_Exercise objective_. Give the text of each item again with "Stalin" swapped for "Joseph Stalin" and everything else unchanged. Leave out the pictures.
------ Data for this task
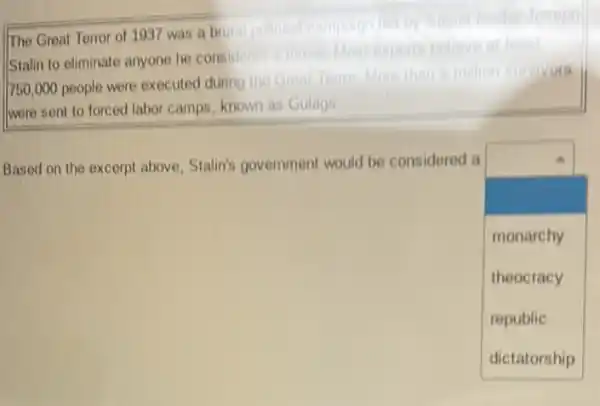 The Great Terror of 1937 was a brut pollical campaign fold by Soviet leader
Stalin to eliminate anyone he considered a threat Most experts believe al least
750,000 people were executed during the Great Torror More than in million survivors
were sent to forced labor camps, known as Gulags
Based on the excerpt above, Stalin's government would be considered a
square 
monarchy
theocracy
republic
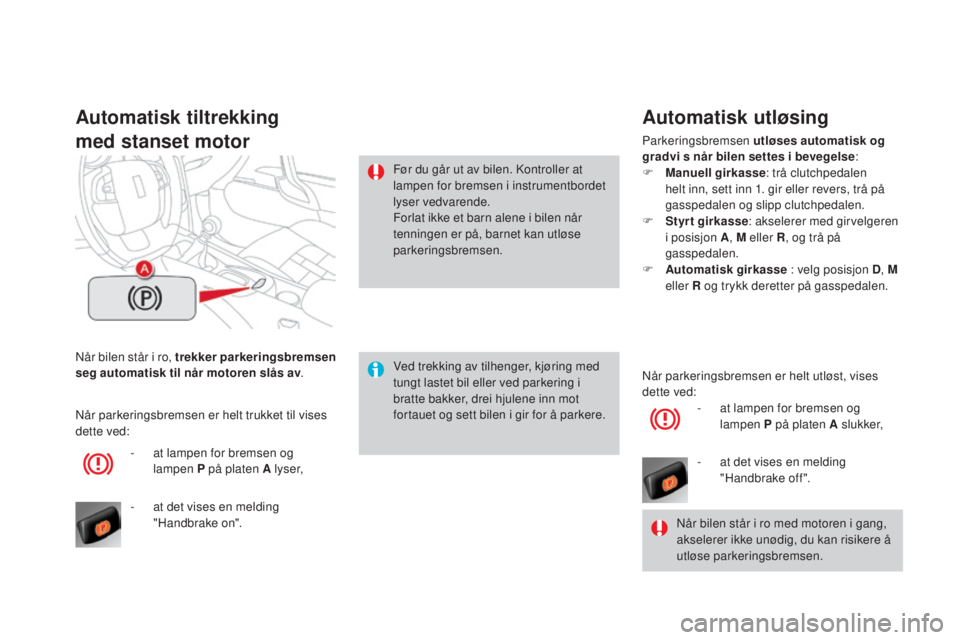 CITROEN DS4 2015 InstruksjonsbØker (in Norwegian) DS4_no_Chap08_conduite_ed02-2015
Når bilen står i ro, trekker parkeringsbremsen
seg automatisk til når motoren slås av.
Automatisk tiltrekking
med stanset motor
Ved trekking av tilhenger, kjørin CITROEN DS4 2015 InstruksjonsbØker (in Norwegian) DS4_no_Chap08_conduite_ed02-2015
Når bilen står i ro, trekker parkeringsbremsen
seg automatisk til når motoren slås av.
Automatisk tiltrekking
med stanset motor
Ved trekking av tilhenger, kjørin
------------
_Solution_.
 The Great Terror of 1937 was a brut pollical campaign fold by Soviet leader
Joseph Stalin to eliminate anyone he considered a threat Most experts believe al least
750,000 people were executed during the Great Torror More than in million survivors
were sent to forced labor camps, known as Gulags
Based on the excerpt above, Joseph Stalin's government would be considered a
square 
monarchy
theocracy
republic
 CITROEN DS4 2015 InstruksjonsbØker (in Norwegian) DS4_no_Chap08_conduite_ed02-2015
Når bilen står i ro, trekker parkeringsbremsen
seg automatisk til når motoren slås av.
Automatisk tiltrekking
med stanset motor
Ved trekking av tilhenger, kjørin CITROEN DS4 2015 InstruksjonsbØker (in Norwegian) DS4_no_Chap08_conduite_ed02-2015
Når bilen står i ro, trekker parkeringsbremsen
seg automatisk til når motoren slås av.
Automatisk tiltrekking
med stanset motor
Ved trekking av tilhenger, kjørin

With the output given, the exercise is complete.